Contributing Writer
In the latest of several moves to improve dosing options and expand patient populations for its drugs, Genzyme Corp. filed a new drug application with the FDA for Renvela (sevelamer carbonate), an improved formulation of Renagel (sevelamer hydrochloride) for the control of serum phosphorus levels in chronic kidney disease patients on dialysis.
Elevated serum phosphorus is common in dialysis patients and has been linked to increased risk of cardiovascular mortality, so phosphate binders often are prescribed to clear the excess phosphorus in food from the body. Renagel is the most-prescribed phosphate binder in the U.S., bringing in $134.7 million in revenues in the third quarter and a projected $495 million to $505 million overall for 2006. Yet the hydrochloride in Renagel also is difficult for the kidneys of dialysis patients to clear and can bind with carbonate and lower bicarbonate levels in the blood, resulting in acidosis.
John Butler, president of Genzyme Renal, said acidosis is "not a safety concern" for patients on dialysis, but switching out the hydrochloride for carbonate allows Genzyme to "offer a better product."
Both Renagel and Renvela offer potential benefits over calcium-based phosphate binders, the company said. Last month, Genzyme presented data at the American Society of Nephrology annual meeting from the largest prospective dialysis outcomes study ever conducted showing that patients using Renagel experienced lower rates of hospitalization, fewer days in the hospital, and reduced overall health care expenditures compared to patients treated with calcium-based phosphate binders. Renagel also offers a significant reduction in LDL cholesterol, and Butler referenced data correlating the higher rate of calcification in patients on calcium-based phosphate binders to a significantly higher mortality rate over five years.
Yet Renvela has additional benefits, both for patients and for Genzyme. While Renagel is approved only for patients on dialysis, Genzyme already is conducting a pivotal trial with Renvela in hyperphosphatemic patients with chronic kidney disease who have not progressed to dialysis. As soon as the Renvela NDA is approved, which Genzyme anticipates could occur in late 2007 based on a standard 10-month review cycle, the company will be ready and waiting to file for an expanded label in the pre-dialysis patient population. While there are about 350,000 dialysis patients treated by nephrologists in the U.S., the number of patients with chronic kidney disease managed by nephrologists is estimated at 1 million.
Additionally, while Renagel is dosed in tablets taken three-times daily (with every meal), the Renvela formulation allows Genzyme to explore once-daily dosing with a powdered version of the drug that could be dissolved in water. The company anticipates that the formulation would be particularly attractive to pre-dialysis chronic kidney disease patients and is conducting a pivotal trial that compares the powdered form of Renvela to Renagel. Both Renvela pivotal studies have completed enrollment.
"When we acquired the Renagel program from GelTex [Pharmaceuticals Inc.] back in 2000, we said it had $1 billion potential," Butler said. "Expanding the label is what's going to get us there."
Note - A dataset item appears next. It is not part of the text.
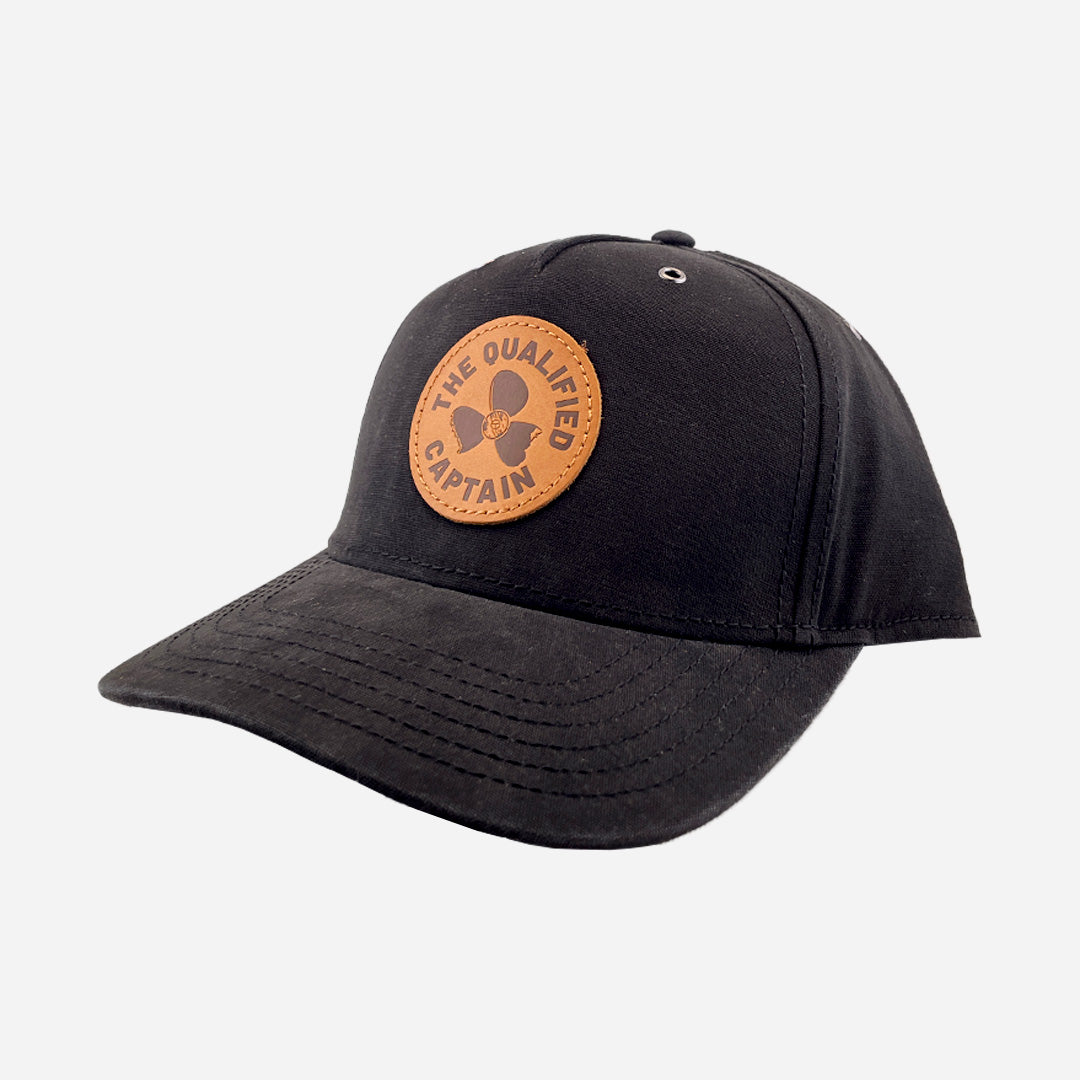 Prop Patch Leather Explorer Hats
The Renvela/Renagel product line is one of several in which Cambridge, Mass.-based Genzyme is seeking to expand market share. Last month, the company announced preliminary data indicating that a single-dose regimen of Synvisc (hylan G-F 20) resulted in a statistically significant improvement in pain from osteoarthritis of the knee compared to placebo. Synvisc is approved in a three-injection dosing regimen, but Genzyme plans to submit a request for a label amendment based on the data in the first half of 2007.
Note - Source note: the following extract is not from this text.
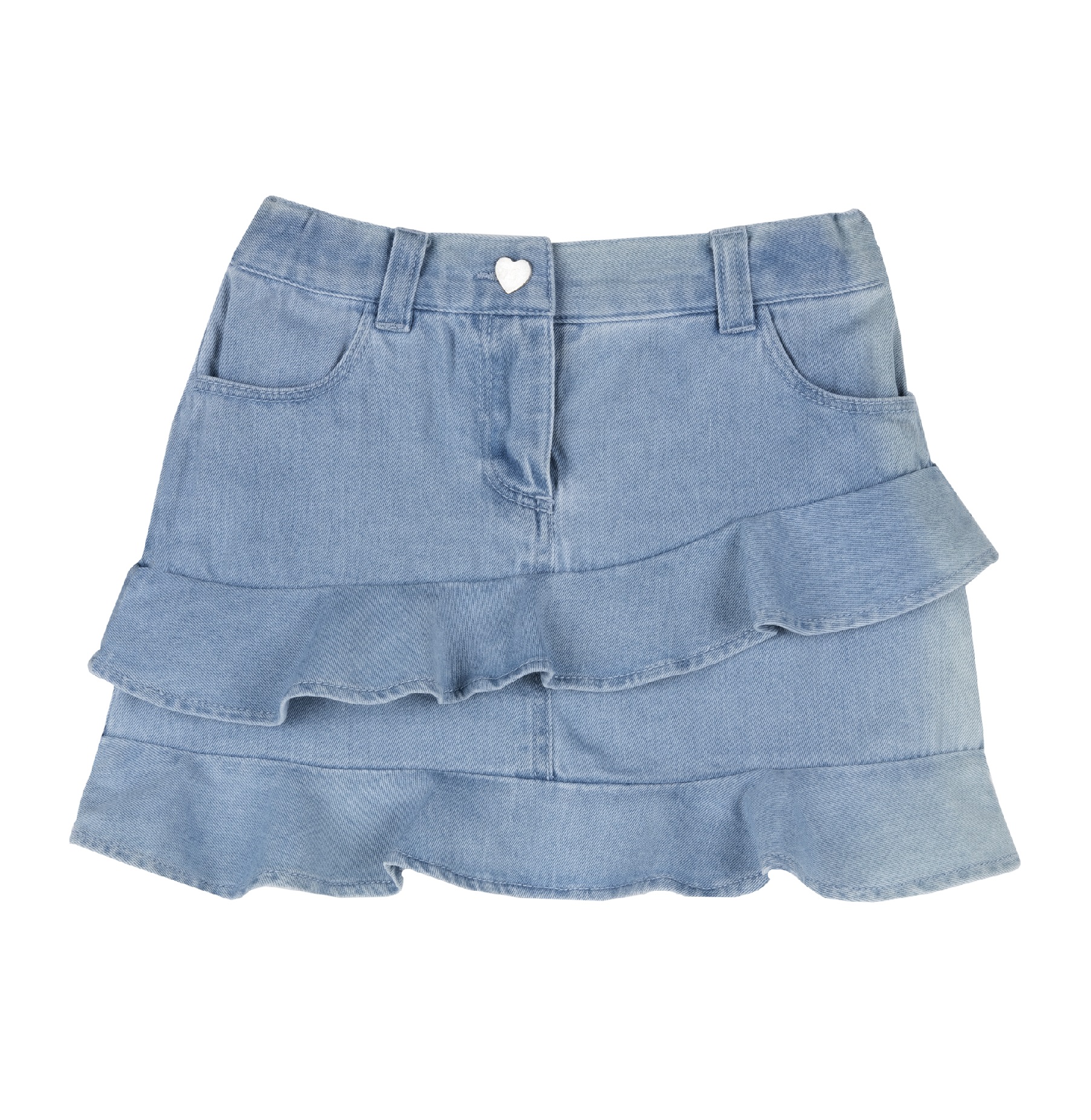 Fusta copii chicco, albastru, 34301-62mc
Clolar (clofarabine) is another example - the drug is approved for the treatment of children with refractory or relapsed acute lymphoblastic leukemia, but Genzyme is conducting Phase II trials in pediatric acute myelogenous leukemia and in adult patients with refractory or relapsed acute myelogenous leukemia. Other studies looking at combination treatments and other indications also are under way. Similarly, Campath (alemtuzumab for injection) is approved for B-cell chronic lymphocytic leukemia, but Genzyme sees potential for the drug and is conducting studies in non-Hodgkin's lymphoma and multiple sclerosis.
"When you have a gold standard on the market, you want to protect and expand that market," Butler said, adding that Genzyme's corporate strategy is to try to make its products available to everyone who would benefit from them.